We developed predictive models able to produce different PI values, thus providing the chance to choose the most adequate cutoff on the basis of patients’ and disease characteristics (performance status, need to perform very extensive surgery), and surgeon's commitment: obviously, the predictive performance of any model varies with the chosen cutoff value of PI; for instance, if we had used a PI value of 2 (see Table 6, Model 2), we would have obtained a rate of unnecessary exploration of 33.3%, in face of a rate of inappropriate unexploration of 19.4%, which means that almost one-fifth of our patients would have been deprived of the potential survival benefits achievable with optimal cytoreductive surgery.In this context, the need to use a PI with the highest degree of accuracy in minimising the rate of cases erroneously judged to have an unresectable disease is of utmost important, and is even more relevant than running the risk of unnecessarily explore patients who rather present unresectable disease at laparotomy. Therefore, as a practical rule, the calculation of the rate of inappropriate unexploration can be carried out from our models, as the inverse of PPV and therefore will be 0% at the cutoff values of 7 and 4, in Models 2 and 4, respectively. Finally, more sophisticated imaging approaches such as Positron emission tomography/computed tomography (PET/CT) (Risum et al, 2008), as well as laparoscopic approaches (LPS) scores (Fagotti et al, 2006, 2008; Brun et al, 2008) have been recently investigated in terms of prediction of surgical outcome in advanced ovarian cancer, whereas the results of PET/CT seem currently too preliminary to draw any definitive conclusion, data from pilot and prospective studies proposed open LPS as a reliable and flexible predictive tool scores (Fagotti et al, 2006, 2008; Brun et al, 2008). Although the accuracy of LPS in the assessment of specific sites of disease involvement is expectedly higher compared with CT scan (Fagotti et al, 2006, 2008; Brun et al, 2008), the clinical impact of whether triaging or not advanced ovarian cancer patients to laparotomy on the basis of LPS findings urgently requires to be investigated in controlled clinical trials.

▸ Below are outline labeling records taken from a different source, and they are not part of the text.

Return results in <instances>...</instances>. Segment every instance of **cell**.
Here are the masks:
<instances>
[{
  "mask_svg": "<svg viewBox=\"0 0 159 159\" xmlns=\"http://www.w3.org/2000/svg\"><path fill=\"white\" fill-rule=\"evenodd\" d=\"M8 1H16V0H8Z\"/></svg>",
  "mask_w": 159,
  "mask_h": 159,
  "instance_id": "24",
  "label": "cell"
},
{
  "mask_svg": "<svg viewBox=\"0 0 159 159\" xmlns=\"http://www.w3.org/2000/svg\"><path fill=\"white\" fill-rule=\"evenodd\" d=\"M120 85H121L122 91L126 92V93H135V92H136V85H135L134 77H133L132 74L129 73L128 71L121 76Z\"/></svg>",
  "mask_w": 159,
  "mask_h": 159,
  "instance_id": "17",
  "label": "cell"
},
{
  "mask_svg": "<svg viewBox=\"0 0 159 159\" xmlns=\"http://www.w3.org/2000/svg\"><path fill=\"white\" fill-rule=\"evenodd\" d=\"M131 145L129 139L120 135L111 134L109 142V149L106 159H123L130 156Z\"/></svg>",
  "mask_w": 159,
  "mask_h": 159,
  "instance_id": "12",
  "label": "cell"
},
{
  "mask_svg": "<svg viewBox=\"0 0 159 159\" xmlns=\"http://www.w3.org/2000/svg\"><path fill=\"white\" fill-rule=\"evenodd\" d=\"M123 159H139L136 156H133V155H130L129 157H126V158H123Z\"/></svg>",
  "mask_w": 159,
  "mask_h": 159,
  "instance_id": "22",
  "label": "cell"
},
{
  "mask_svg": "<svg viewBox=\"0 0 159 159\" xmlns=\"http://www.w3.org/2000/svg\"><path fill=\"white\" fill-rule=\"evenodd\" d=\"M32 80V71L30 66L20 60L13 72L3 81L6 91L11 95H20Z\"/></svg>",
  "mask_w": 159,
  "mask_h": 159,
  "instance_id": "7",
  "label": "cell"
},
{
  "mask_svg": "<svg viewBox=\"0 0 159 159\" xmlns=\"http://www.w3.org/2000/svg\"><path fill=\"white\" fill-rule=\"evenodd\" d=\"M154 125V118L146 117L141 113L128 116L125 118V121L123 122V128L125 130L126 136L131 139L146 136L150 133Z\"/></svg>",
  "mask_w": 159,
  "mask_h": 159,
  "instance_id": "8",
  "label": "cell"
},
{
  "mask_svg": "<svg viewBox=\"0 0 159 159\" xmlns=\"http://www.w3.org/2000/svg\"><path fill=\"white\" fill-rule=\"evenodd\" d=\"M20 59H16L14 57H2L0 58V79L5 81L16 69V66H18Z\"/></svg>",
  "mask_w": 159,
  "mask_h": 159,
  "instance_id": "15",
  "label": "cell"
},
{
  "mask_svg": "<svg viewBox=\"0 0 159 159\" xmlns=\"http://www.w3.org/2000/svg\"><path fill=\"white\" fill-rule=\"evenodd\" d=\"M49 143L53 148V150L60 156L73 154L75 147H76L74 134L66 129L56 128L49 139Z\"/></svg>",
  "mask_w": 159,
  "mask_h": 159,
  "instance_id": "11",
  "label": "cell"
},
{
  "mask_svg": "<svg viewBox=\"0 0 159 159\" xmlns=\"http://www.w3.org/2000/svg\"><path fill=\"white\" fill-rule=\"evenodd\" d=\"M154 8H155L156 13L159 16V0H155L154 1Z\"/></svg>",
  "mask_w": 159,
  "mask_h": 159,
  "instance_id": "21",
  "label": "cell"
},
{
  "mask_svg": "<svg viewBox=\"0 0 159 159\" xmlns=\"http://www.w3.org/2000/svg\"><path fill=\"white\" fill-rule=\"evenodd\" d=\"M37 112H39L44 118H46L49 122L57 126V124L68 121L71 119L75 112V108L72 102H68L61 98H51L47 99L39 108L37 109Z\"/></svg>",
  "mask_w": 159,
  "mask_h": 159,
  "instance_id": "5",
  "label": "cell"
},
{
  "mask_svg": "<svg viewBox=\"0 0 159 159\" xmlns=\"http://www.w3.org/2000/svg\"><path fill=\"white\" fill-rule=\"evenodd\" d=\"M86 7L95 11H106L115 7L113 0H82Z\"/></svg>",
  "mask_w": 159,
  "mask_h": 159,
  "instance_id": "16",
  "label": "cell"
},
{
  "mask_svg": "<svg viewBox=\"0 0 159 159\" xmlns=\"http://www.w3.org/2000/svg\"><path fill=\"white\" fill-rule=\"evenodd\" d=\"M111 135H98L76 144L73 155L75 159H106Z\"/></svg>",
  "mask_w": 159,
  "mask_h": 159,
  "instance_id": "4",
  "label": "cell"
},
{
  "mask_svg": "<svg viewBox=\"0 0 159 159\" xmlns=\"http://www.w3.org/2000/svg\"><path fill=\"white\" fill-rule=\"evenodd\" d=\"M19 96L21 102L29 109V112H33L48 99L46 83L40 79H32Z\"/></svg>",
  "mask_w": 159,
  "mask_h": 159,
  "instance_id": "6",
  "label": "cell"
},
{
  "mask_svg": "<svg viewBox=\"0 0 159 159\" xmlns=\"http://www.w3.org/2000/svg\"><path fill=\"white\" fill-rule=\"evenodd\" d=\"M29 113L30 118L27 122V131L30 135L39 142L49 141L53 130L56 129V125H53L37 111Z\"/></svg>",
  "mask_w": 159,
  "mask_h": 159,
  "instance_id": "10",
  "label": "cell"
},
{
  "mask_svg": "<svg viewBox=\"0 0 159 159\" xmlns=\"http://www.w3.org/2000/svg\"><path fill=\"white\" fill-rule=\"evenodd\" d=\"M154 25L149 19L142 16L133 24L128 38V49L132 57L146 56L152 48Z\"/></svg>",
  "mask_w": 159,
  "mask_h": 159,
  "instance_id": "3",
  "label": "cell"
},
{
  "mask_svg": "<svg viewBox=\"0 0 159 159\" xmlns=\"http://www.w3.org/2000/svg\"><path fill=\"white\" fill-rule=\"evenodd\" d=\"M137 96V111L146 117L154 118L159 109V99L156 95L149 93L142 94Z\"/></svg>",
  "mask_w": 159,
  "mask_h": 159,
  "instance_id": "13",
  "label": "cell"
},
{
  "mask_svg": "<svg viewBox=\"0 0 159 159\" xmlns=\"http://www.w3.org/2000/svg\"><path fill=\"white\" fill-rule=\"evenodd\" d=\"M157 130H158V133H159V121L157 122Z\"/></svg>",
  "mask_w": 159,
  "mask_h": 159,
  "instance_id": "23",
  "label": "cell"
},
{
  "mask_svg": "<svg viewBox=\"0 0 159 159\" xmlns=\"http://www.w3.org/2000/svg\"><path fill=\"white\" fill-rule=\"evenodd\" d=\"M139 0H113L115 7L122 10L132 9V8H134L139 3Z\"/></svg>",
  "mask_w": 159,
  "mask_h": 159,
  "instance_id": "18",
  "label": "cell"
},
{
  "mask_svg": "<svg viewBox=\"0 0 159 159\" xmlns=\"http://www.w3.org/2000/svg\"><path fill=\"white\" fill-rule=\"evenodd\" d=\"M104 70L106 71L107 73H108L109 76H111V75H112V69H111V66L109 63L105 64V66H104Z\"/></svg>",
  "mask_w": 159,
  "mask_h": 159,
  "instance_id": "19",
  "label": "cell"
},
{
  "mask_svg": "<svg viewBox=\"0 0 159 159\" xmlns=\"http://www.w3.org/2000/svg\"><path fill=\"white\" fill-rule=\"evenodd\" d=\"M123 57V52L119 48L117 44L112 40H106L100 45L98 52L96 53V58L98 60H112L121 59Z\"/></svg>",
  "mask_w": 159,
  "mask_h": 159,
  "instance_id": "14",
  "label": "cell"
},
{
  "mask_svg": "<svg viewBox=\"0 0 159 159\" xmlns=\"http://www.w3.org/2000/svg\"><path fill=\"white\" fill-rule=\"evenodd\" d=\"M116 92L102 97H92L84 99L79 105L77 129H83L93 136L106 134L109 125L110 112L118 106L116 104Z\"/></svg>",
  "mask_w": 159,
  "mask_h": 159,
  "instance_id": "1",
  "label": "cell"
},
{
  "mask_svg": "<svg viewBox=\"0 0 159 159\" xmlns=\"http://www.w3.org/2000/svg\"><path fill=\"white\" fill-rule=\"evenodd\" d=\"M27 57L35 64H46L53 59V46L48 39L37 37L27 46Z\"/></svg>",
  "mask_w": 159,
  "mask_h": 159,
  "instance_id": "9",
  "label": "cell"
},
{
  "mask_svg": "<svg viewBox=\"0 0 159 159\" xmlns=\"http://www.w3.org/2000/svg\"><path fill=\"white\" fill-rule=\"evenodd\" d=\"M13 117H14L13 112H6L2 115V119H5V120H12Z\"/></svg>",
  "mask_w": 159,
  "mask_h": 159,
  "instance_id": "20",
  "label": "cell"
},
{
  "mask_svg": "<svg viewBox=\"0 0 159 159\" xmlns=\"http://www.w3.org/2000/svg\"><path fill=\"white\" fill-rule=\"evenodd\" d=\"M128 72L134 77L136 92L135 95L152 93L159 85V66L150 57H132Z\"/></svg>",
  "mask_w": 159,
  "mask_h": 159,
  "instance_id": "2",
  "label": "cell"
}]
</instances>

In conclusion, we showed that CT scan still represents a valid tool into address the issue of preoperative prediction of ovarian cancer resectability at primary surgery, and that its predictive performances might be improved by the inclusion of ECOG-PS data. As already acknowledged (Bristow et al, 2000; Cooper et al, 2002), a multi-institutional prospective trial hopefully integrating preoperative clinical and radiographic variables is required to test whether the predictive models maintain their accuracy when applied to different patient cohorts. Indeed, a very recently published study by Gemer et al (2009) has underscored the difficulty to devise generally applicable models able to reliably predict surgical outcome in advanced ovarian cancer patients, across different Institutions. This issue can become clinically more relevant in the light of the upcoming mature results from EORTC 55971 trial.